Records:
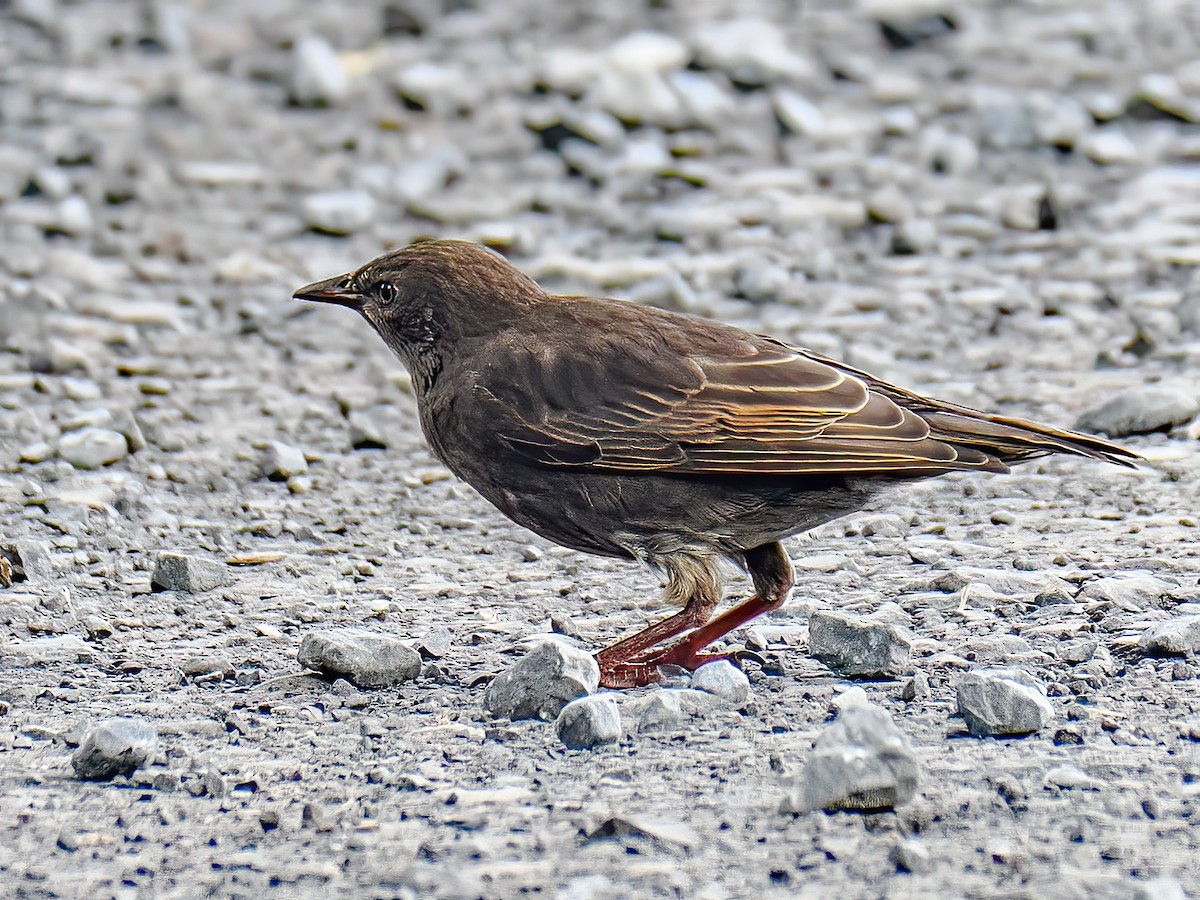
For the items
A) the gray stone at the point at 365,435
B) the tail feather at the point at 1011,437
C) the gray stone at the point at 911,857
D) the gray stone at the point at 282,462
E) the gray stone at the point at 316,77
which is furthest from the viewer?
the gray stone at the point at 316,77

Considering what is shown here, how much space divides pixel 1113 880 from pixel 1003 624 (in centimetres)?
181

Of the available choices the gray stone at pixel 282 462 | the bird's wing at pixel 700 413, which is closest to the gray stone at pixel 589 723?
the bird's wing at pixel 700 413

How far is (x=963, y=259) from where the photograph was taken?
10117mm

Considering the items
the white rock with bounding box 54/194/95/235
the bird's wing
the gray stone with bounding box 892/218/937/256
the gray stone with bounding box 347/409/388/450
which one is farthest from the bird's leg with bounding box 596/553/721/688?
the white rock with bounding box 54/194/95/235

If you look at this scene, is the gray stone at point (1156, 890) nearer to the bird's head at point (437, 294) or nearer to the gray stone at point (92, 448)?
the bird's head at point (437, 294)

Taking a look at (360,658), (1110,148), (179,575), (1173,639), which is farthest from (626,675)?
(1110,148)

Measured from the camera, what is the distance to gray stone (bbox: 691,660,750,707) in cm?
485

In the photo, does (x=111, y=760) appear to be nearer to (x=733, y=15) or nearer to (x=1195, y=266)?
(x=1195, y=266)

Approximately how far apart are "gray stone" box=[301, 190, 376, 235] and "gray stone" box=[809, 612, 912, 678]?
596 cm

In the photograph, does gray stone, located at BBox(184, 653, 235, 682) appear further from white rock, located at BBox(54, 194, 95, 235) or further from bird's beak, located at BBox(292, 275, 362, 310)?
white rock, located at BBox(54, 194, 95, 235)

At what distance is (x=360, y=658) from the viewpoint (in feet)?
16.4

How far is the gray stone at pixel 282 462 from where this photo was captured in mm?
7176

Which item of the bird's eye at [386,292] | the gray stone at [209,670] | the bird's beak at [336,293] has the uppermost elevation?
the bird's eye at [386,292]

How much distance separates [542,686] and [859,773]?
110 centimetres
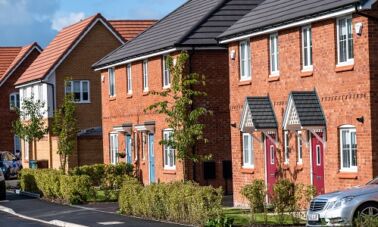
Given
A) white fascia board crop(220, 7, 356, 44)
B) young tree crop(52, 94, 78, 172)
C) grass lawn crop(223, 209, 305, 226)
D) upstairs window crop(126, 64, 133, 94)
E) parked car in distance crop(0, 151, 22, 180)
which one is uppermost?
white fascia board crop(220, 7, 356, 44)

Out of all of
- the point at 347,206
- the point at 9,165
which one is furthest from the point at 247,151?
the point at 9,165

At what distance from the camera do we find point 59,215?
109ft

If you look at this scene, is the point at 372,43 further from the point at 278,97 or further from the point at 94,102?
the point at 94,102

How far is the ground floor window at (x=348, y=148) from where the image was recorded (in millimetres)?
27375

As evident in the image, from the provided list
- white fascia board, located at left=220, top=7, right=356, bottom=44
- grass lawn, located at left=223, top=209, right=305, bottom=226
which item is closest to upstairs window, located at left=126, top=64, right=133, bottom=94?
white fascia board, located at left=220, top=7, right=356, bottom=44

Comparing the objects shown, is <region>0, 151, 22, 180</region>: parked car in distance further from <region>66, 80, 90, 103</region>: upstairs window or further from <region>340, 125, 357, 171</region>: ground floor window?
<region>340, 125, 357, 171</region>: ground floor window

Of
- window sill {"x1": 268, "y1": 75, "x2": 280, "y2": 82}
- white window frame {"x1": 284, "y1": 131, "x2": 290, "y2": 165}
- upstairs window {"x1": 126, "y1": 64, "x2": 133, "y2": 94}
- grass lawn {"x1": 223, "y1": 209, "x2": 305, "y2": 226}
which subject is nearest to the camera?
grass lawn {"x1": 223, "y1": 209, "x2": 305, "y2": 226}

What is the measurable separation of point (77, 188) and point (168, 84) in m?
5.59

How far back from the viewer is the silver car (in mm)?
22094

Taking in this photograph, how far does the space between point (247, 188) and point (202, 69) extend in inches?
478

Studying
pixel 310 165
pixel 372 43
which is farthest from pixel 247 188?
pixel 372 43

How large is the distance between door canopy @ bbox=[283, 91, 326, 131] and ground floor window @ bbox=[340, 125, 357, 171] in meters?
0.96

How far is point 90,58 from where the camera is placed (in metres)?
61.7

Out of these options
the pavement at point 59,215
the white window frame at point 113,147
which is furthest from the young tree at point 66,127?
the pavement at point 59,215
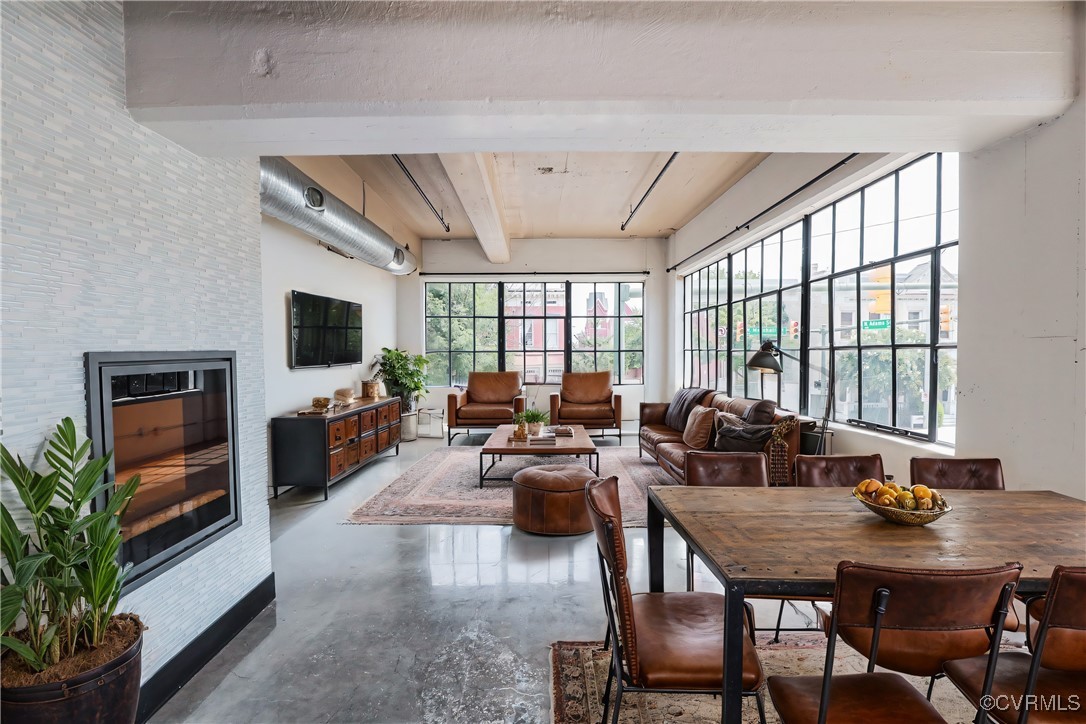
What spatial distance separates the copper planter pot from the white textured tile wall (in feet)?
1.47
--
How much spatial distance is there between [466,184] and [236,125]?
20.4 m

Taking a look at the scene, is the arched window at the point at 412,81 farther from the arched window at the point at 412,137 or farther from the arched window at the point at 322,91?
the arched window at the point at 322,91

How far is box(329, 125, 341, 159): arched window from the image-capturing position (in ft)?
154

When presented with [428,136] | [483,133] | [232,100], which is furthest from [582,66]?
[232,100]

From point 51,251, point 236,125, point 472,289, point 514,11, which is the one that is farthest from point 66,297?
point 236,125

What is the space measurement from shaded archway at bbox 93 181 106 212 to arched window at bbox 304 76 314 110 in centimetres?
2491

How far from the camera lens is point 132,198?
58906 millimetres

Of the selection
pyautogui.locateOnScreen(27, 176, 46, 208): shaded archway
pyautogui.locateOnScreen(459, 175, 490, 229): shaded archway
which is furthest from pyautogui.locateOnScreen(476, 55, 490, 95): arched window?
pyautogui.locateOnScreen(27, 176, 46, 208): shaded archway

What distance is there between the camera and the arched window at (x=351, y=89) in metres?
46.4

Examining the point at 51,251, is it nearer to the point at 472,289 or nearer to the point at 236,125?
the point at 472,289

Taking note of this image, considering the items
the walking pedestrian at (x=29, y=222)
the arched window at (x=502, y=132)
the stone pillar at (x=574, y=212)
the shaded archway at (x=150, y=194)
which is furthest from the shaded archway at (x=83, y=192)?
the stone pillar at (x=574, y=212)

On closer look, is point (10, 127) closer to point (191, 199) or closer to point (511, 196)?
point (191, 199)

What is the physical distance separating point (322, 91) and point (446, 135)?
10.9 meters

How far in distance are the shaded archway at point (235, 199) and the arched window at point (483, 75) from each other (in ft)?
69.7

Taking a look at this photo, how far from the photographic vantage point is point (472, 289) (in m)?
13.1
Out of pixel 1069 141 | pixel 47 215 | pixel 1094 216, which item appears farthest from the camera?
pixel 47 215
==
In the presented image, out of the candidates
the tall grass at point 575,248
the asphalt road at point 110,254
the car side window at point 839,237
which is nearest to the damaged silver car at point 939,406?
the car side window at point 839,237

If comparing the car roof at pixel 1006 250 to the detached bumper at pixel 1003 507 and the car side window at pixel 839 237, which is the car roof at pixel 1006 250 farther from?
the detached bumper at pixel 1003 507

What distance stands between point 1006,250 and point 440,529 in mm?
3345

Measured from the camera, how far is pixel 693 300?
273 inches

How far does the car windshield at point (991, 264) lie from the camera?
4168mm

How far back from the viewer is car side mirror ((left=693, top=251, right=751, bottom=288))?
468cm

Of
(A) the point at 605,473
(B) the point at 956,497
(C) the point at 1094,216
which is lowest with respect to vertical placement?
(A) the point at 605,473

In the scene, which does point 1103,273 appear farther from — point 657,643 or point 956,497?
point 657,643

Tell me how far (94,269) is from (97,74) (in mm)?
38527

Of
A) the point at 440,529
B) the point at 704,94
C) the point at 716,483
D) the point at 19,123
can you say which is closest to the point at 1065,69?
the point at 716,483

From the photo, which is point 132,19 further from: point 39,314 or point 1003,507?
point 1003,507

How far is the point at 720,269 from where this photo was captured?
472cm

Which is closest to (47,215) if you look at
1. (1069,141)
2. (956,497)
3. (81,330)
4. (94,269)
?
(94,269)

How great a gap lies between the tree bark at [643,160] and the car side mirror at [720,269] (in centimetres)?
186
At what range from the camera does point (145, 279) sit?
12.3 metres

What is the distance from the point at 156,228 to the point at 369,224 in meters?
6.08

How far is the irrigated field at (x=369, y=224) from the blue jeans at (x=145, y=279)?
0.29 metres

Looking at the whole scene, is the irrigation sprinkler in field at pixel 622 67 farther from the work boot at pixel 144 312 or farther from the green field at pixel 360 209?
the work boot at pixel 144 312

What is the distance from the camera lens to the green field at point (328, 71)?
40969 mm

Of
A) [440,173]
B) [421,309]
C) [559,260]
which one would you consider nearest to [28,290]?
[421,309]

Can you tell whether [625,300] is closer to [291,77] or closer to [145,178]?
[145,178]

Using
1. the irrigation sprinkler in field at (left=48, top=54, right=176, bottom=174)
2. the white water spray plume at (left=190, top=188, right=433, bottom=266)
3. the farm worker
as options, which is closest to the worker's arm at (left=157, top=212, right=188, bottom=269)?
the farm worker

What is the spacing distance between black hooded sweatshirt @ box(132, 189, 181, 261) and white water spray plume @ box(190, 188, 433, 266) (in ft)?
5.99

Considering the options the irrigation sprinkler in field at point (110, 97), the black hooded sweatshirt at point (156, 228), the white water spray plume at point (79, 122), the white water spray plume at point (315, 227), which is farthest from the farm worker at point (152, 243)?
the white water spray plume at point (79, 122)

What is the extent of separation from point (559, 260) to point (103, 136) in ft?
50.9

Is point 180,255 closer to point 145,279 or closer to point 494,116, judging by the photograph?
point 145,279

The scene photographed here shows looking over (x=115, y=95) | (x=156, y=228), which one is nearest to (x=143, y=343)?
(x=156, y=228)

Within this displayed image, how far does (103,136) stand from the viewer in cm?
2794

- _Aim_
Which lines in the data above contain the string "crop"? Identify each one and copy it in full, treating uppercase and lowercase as different.

- _Output for this task_
A) white fascia board crop(220, 7, 356, 44)
B) young tree crop(52, 94, 78, 172)
C) grass lawn crop(223, 209, 305, 226)
D) upstairs window crop(126, 64, 133, 94)
E) parked car in distance crop(0, 151, 22, 180)
white fascia board crop(220, 7, 356, 44)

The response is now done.